--- START ---

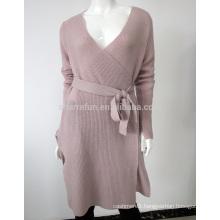 2017 last fashion elegant v neck belt style knit pure cashmere long cardigan
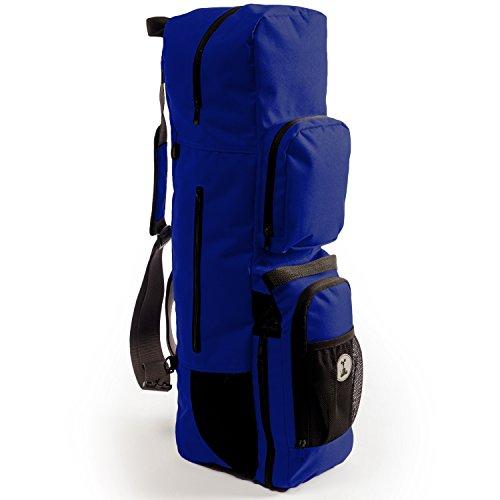MatPak Yoga Bag, Pockets for Yoga Block and Gear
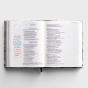 NIV Beautiful Word Bible - Floral Hardcover, Updated Edition with Bible Tabs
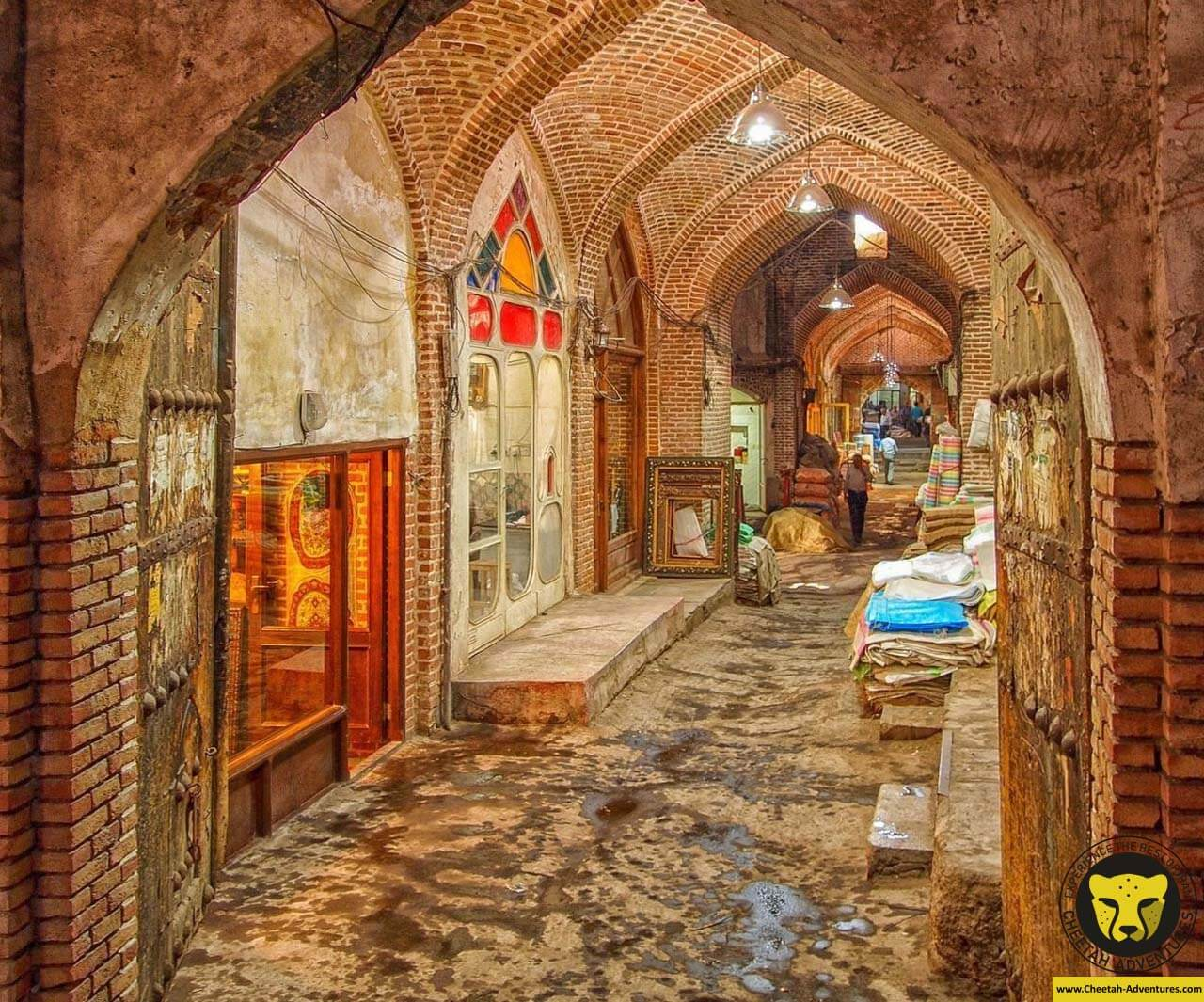 Tabriz Bazaar iran tour travel destination guide cheetah adventure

--- END ---

Output the data verbatim, images excluded.

 2017 last fashion elegant v neck belt style knit pure cashmere long cardigan
MatPak Yoga Bag, Pockets for Yoga Block and Gear
 NIV Beautiful Word Bible - Floral Hardcover, Updated Edition with Bible Tabs
 Tabriz Bazaar iran tour travel destination guide cheetah adventure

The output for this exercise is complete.